● Written task: State how many lines of the items below contain the string "Totalt", treating uppercase and lowercase as different. Give only the number.

(Slide chart reasoning data)
━━━
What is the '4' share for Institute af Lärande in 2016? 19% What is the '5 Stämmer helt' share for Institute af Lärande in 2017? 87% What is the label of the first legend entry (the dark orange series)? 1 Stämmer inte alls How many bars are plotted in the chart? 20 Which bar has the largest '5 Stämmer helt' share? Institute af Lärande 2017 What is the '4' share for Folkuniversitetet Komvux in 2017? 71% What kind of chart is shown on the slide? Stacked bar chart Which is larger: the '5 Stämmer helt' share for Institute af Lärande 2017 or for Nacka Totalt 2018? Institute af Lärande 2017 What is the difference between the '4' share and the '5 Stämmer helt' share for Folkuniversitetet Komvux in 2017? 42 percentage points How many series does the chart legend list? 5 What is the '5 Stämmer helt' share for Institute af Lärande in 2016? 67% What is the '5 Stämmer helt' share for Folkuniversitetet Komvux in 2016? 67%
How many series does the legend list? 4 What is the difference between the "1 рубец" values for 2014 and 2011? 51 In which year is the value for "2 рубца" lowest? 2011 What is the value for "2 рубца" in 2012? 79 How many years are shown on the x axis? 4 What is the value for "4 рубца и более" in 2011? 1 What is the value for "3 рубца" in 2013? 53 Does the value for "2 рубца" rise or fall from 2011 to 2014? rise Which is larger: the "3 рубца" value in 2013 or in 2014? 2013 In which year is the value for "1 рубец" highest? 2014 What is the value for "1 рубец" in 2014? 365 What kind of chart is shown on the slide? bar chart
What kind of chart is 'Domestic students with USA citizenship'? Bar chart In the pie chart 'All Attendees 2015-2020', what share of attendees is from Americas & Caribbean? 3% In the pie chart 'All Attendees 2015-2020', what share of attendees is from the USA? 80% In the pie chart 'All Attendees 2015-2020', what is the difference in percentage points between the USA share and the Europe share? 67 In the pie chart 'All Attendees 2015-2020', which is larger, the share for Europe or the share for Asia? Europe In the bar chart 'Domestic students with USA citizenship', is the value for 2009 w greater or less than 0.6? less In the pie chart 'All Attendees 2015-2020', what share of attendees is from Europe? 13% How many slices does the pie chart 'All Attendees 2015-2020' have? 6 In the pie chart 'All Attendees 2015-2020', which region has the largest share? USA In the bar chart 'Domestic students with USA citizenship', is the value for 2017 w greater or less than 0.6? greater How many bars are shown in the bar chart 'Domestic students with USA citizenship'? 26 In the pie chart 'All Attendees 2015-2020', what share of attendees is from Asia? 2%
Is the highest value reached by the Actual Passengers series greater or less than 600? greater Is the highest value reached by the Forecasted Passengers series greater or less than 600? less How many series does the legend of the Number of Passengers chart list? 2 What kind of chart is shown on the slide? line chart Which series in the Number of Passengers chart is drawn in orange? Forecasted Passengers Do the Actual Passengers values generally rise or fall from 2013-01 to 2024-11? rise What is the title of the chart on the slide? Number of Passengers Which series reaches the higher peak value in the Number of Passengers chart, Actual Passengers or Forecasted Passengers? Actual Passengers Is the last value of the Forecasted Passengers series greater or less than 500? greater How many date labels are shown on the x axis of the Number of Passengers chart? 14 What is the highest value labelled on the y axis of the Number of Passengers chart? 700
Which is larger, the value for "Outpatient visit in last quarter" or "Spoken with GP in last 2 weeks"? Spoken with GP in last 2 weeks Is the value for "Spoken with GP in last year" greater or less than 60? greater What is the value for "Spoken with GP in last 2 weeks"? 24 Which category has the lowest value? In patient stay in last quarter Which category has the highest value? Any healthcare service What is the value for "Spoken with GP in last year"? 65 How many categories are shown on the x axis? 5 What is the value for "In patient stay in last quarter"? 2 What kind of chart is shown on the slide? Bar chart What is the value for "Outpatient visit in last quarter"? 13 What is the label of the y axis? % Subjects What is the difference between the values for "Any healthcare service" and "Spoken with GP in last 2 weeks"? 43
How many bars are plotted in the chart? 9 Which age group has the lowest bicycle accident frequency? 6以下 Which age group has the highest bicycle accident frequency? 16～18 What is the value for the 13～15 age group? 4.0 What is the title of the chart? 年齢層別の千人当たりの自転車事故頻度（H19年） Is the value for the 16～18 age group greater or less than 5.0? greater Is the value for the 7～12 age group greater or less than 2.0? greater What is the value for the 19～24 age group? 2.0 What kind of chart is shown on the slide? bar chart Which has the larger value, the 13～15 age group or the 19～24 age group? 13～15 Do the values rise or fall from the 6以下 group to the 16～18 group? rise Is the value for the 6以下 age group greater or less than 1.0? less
━━━
● Response area: 1